**WHAT THE EXERCISE ASKS**
Extract each line in the rows below that contains the string "instances". Case must match.

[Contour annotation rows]
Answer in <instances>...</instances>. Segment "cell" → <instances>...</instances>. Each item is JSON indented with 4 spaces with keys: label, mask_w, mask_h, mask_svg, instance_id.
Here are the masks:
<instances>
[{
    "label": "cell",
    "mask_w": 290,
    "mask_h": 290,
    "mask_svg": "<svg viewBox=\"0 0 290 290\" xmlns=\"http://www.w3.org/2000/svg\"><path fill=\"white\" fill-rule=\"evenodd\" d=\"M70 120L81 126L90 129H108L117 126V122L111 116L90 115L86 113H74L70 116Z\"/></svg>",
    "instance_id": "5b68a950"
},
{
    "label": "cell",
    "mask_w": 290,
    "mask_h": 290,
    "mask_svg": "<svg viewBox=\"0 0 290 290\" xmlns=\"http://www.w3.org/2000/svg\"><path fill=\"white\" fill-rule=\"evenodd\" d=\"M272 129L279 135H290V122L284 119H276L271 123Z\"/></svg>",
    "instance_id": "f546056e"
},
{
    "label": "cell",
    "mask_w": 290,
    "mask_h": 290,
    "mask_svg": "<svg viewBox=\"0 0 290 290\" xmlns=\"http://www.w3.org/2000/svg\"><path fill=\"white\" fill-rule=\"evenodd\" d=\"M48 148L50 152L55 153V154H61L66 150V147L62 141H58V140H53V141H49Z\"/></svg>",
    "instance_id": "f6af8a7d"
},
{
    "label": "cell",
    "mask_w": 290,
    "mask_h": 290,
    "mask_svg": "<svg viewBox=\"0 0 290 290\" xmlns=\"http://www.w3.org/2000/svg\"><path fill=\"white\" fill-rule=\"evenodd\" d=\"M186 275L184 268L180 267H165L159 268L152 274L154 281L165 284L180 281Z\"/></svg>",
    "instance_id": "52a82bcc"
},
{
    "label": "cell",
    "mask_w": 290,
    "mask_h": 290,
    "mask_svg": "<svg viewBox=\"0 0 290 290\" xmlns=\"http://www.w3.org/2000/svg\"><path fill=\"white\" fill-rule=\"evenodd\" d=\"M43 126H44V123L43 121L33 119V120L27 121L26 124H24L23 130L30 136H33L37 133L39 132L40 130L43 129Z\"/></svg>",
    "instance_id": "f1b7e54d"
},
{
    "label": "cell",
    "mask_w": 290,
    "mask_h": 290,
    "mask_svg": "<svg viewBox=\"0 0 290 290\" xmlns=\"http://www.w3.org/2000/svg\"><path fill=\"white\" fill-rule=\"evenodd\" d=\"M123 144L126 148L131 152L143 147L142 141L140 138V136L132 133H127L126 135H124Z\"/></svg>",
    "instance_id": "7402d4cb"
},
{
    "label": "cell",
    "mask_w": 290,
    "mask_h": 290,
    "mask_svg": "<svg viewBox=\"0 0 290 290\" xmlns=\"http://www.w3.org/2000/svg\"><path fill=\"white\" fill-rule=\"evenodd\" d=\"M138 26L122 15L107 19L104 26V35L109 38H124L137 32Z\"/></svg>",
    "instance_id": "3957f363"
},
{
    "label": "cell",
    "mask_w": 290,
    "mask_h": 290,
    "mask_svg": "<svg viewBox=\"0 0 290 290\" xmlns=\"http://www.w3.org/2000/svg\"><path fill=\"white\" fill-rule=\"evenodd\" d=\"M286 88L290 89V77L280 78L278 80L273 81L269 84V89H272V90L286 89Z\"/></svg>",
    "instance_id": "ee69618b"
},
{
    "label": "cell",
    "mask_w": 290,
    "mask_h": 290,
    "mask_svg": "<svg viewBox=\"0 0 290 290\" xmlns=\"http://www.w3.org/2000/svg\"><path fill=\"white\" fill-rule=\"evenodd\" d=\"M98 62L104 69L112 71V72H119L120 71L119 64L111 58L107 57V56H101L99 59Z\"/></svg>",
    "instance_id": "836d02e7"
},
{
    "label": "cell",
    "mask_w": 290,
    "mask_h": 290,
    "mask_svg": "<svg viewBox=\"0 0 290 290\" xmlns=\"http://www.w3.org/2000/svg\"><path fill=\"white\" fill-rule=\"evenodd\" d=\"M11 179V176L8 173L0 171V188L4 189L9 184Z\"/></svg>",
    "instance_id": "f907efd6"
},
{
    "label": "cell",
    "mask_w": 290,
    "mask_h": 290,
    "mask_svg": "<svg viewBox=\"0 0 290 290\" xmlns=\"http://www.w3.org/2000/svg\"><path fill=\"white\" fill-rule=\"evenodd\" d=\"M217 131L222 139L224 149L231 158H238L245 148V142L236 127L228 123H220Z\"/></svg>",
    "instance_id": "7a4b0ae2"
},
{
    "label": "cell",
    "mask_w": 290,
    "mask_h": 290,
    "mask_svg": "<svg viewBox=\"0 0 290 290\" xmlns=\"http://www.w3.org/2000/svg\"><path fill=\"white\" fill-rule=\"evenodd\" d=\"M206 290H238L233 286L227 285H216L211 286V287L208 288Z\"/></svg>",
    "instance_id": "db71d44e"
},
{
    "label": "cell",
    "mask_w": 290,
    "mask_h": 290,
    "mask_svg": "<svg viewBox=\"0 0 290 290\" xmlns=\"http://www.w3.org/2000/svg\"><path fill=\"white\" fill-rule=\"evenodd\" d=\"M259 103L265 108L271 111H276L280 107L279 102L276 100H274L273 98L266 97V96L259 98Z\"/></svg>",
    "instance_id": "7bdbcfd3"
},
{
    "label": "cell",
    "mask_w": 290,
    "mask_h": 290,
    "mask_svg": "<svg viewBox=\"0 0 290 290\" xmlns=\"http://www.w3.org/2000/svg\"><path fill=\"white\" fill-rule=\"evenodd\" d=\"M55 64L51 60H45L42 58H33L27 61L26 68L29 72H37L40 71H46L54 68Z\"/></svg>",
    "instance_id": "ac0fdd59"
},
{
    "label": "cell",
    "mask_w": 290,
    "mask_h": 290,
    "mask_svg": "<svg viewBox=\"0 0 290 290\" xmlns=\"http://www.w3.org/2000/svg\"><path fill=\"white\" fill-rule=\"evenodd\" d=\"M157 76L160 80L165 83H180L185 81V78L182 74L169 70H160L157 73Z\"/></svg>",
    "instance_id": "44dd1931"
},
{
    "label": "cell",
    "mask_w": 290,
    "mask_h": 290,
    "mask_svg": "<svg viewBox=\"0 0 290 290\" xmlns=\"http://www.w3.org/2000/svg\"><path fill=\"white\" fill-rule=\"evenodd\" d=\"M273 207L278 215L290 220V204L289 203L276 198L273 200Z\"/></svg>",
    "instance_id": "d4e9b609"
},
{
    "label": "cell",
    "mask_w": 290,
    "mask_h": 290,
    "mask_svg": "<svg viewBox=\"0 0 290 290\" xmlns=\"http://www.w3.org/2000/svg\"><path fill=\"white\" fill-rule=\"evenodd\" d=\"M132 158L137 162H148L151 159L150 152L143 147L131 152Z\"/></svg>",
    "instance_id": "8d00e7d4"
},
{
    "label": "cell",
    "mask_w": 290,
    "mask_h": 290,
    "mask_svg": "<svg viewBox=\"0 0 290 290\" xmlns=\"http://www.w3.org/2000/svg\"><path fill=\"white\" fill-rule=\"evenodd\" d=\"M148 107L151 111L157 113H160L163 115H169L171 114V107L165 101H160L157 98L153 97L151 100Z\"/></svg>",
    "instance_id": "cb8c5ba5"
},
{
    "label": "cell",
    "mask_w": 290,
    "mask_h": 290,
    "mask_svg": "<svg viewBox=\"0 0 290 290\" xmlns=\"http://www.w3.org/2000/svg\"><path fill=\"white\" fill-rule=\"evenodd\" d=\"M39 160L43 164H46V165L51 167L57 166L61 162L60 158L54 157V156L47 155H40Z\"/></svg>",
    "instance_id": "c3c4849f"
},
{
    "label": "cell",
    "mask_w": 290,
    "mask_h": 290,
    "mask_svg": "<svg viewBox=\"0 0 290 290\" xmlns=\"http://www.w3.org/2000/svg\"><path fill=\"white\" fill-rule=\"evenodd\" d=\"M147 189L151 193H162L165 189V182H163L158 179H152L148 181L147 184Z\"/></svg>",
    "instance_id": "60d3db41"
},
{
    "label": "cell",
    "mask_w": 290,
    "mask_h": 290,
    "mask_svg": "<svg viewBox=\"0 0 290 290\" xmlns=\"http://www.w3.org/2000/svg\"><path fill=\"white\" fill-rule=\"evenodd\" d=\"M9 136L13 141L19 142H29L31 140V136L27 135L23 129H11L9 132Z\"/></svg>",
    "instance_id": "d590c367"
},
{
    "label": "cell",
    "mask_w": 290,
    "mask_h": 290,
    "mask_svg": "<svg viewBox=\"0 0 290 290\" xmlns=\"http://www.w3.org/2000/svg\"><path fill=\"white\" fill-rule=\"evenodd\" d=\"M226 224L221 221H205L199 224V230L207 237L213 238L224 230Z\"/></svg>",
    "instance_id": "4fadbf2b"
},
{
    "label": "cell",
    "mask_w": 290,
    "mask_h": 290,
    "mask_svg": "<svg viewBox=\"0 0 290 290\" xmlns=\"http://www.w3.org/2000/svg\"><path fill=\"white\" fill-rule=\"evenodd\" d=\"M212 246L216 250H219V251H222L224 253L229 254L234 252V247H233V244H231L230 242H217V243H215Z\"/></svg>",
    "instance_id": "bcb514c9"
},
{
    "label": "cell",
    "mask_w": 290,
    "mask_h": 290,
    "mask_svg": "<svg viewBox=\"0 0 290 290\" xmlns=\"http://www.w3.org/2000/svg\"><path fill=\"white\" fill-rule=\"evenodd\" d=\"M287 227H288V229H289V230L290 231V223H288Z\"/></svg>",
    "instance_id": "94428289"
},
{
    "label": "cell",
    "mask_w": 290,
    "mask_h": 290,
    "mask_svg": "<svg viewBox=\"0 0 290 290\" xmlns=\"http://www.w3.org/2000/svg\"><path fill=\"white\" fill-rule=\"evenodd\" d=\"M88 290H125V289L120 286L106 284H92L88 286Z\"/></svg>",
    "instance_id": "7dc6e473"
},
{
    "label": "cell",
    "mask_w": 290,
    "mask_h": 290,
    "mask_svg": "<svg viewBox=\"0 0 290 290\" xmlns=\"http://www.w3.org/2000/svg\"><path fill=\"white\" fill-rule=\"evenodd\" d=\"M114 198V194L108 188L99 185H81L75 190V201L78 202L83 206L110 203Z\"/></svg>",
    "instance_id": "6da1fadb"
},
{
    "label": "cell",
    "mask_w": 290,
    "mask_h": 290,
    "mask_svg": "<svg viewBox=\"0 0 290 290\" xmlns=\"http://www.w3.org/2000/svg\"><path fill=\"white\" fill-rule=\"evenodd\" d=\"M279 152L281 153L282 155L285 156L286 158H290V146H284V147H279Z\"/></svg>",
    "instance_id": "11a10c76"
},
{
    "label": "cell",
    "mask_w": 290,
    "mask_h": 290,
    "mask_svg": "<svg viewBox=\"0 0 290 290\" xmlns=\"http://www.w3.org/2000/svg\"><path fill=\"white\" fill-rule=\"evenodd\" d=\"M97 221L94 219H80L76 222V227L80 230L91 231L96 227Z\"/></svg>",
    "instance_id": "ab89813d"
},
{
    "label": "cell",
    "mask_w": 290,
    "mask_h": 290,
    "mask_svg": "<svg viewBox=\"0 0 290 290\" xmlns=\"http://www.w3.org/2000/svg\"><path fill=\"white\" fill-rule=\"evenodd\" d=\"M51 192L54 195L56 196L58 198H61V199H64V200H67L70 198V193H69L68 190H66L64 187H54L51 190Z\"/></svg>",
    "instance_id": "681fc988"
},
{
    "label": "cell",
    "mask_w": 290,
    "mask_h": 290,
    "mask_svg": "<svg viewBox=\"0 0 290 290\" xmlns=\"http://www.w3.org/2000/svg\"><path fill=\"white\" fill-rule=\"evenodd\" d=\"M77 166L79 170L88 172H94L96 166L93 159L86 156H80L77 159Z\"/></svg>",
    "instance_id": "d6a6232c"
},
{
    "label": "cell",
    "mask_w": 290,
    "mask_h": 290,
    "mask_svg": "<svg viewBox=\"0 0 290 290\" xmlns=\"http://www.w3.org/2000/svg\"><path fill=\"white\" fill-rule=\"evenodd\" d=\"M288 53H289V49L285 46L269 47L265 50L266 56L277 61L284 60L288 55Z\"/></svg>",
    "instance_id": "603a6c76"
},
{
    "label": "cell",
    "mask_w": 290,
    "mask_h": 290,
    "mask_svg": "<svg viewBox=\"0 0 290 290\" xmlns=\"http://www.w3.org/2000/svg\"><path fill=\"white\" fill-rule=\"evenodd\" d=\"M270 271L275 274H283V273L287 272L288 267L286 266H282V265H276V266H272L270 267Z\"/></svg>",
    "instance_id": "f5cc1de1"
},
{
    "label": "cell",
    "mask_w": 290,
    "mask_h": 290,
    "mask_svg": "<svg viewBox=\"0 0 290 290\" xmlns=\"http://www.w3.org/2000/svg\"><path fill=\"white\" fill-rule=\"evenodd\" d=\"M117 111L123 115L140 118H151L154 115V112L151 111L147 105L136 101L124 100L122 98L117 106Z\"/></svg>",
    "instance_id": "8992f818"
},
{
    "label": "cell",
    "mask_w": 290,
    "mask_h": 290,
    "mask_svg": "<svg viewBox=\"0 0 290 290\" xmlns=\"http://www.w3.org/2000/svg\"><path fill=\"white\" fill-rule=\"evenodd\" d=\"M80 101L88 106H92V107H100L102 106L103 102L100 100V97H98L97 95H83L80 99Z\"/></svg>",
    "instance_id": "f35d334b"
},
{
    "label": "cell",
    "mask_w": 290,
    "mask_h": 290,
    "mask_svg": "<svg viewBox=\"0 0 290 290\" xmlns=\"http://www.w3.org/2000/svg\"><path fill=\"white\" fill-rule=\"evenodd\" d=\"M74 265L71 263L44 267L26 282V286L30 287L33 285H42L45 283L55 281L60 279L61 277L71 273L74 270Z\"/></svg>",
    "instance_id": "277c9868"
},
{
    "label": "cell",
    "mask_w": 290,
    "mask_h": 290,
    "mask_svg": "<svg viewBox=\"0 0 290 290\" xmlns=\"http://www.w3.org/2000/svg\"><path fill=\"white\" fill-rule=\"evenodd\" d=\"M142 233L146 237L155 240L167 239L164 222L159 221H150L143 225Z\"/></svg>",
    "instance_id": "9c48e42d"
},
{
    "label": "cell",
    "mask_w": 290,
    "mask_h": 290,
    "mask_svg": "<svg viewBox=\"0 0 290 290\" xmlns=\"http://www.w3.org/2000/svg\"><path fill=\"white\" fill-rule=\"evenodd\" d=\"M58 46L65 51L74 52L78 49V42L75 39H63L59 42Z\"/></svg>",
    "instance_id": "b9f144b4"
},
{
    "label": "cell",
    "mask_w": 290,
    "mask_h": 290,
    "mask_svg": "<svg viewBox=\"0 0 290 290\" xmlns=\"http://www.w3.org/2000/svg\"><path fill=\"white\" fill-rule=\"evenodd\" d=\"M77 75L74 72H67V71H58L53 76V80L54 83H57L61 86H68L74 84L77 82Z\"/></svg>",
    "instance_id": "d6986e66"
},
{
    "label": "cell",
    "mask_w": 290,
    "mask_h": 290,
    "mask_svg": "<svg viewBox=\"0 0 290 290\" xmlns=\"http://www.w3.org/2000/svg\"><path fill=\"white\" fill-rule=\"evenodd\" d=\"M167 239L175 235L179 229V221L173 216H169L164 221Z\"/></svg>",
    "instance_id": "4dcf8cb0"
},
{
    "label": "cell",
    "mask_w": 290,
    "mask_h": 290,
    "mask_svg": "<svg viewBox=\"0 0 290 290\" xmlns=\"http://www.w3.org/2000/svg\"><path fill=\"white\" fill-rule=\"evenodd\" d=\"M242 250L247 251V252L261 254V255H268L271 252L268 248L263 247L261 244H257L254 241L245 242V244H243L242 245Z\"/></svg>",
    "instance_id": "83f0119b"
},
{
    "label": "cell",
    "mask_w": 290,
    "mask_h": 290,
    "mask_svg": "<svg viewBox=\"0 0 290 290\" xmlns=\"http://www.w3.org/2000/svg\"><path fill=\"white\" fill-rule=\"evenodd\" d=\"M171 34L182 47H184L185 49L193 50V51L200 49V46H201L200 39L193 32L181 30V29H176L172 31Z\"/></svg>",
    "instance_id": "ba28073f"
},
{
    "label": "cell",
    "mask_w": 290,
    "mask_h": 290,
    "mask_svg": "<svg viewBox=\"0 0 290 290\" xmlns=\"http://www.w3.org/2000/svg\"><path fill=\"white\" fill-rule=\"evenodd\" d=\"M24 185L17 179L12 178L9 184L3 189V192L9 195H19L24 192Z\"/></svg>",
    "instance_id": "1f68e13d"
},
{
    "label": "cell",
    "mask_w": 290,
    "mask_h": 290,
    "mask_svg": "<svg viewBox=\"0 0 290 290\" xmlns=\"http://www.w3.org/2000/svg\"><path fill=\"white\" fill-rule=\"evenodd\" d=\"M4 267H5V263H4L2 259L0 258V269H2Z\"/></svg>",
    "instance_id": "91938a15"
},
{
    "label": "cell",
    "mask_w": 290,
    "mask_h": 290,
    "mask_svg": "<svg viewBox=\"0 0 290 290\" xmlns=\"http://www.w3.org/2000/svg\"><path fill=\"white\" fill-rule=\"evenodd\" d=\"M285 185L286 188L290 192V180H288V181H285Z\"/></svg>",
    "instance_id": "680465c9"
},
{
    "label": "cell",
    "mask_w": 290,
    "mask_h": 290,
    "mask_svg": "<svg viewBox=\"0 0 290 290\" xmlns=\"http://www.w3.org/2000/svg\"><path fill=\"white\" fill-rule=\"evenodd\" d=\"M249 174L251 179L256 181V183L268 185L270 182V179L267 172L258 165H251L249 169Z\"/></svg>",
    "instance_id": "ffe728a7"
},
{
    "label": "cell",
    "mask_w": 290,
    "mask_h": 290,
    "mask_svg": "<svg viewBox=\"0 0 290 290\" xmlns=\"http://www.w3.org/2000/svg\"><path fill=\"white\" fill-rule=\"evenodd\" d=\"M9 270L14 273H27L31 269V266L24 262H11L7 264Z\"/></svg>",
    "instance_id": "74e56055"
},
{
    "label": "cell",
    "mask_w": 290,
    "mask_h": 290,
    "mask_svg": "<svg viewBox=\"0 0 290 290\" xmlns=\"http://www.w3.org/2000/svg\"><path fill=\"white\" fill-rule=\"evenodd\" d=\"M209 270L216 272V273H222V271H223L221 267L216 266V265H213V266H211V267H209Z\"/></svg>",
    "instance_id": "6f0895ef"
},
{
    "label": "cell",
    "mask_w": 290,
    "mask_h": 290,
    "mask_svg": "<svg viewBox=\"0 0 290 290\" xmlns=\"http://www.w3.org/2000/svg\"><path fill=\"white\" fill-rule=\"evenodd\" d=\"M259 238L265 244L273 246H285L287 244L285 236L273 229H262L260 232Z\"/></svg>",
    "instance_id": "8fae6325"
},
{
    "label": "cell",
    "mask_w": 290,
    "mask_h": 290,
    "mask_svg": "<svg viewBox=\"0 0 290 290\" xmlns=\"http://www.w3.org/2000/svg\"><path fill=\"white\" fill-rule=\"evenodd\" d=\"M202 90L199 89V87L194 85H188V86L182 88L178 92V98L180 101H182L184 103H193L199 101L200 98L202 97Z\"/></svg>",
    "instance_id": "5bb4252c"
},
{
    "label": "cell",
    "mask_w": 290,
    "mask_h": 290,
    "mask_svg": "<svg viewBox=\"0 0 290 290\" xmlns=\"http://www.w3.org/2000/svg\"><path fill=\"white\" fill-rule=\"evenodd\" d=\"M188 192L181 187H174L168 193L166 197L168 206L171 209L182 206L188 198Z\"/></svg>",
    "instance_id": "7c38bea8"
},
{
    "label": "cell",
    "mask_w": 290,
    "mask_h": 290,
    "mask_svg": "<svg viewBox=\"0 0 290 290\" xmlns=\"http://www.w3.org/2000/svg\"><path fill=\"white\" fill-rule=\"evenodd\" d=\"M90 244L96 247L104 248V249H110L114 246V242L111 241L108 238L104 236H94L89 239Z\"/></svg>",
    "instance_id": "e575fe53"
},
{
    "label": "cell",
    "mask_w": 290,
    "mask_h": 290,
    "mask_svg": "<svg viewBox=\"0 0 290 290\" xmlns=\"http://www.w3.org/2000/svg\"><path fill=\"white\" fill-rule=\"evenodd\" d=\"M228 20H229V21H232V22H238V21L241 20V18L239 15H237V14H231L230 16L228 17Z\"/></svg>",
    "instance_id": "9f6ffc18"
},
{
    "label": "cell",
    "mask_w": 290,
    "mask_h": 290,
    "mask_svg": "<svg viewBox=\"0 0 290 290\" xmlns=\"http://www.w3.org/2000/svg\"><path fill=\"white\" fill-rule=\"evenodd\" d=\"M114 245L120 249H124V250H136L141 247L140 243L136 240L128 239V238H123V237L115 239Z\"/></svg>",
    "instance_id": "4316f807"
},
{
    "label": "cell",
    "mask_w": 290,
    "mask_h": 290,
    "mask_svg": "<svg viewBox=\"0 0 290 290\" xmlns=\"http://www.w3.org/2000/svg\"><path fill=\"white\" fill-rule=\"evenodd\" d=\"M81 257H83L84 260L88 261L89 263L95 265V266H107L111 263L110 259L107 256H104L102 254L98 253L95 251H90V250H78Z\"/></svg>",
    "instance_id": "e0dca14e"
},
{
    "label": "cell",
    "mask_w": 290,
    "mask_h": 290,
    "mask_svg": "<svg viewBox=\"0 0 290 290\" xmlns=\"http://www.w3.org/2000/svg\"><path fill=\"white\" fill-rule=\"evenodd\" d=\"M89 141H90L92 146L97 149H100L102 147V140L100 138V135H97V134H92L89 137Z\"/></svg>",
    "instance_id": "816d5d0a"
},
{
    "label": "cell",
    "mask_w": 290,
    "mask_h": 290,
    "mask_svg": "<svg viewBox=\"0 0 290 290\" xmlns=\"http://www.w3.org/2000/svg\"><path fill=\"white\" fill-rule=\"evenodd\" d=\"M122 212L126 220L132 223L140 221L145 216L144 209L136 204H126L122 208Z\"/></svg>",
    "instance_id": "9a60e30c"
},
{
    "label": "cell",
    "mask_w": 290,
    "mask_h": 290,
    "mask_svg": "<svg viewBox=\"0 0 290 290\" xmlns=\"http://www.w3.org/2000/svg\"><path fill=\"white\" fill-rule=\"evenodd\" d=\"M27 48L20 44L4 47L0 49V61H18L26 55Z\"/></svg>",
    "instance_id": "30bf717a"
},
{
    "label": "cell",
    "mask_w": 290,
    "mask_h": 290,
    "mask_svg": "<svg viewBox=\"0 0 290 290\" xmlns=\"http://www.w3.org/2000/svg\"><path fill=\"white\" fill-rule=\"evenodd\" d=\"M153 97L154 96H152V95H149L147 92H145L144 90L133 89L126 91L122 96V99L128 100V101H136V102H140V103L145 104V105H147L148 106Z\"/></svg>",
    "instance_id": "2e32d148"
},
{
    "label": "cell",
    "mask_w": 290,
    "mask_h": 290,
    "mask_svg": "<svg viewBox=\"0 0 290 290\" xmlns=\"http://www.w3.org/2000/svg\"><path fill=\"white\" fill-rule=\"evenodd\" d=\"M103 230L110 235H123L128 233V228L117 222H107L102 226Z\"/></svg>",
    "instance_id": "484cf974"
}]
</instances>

**TASK RESULT**
Answer in <instances>...</instances>. Segment "cell" → <instances>...</instances>. Each item is JSON indented with 4 spaces with keys: label, mask_w, mask_h, mask_svg, instance_id.
<instances>
</instances>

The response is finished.